Assigned task:
In the entries below, find the line with "Vietnam;Lao, site loc_0195, 2018-10-06" and the line with "United States, site lebec_CA-12."; give again those lines and every line between them, exactly.

Dataset records:
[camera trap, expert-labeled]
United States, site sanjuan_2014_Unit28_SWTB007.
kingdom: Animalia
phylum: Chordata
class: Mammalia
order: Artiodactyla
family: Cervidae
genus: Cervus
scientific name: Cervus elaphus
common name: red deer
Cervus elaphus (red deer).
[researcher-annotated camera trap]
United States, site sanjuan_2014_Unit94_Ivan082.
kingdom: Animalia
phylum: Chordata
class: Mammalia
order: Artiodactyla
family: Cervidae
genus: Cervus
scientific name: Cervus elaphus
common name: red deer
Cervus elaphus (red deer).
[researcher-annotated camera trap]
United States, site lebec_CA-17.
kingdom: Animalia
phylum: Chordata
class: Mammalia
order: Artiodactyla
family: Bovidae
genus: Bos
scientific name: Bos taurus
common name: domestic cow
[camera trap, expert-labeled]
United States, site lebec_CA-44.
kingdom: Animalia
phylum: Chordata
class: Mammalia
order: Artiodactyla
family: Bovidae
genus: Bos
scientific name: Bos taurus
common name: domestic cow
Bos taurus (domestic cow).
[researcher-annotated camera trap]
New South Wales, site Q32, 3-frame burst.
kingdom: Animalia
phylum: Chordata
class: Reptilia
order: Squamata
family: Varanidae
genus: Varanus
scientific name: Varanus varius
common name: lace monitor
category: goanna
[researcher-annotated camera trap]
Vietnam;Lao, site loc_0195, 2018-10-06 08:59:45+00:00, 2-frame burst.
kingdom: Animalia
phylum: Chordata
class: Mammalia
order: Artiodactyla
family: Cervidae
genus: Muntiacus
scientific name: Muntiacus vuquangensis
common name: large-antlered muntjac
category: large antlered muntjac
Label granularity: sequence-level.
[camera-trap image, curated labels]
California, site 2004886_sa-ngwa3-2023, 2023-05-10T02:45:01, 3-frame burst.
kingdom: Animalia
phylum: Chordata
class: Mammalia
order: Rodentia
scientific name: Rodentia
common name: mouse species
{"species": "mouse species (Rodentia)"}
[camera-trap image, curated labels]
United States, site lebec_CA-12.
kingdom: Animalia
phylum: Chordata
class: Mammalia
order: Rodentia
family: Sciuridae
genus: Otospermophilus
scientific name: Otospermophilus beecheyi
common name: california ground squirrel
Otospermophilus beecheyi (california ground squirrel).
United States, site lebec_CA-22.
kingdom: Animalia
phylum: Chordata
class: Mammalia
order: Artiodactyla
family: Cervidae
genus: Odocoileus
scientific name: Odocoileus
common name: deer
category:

Your solution:
Vietnam;Lao, site loc_0195, 2018-10-06 08:59:45+00:00, 2-frame burst.
kingdom: Animalia
phylum: Chordata
class: Mammalia
order: Artiodactyla
family: Cervidae
genus: Muntiacus
scientific name: Muntiacus vuquangensis
common name: large-antlered muntjac
category: large antlered muntjac
Label granularity: sequence-level.
[camera-trap image, curated labels]
California, site 2004886_sa-ngwa3-2023, 2023-05-10T02:45:01, 3-frame burst.
kingdom: Animalia
phylum: Chordata
class: Mammalia
order: Rodentia
scientific name: Rodentia
common name: mouse species
{"species": "mouse species (Rodentia)"}
[camera-trap image, curated labels]
United States, site lebec_CA-12.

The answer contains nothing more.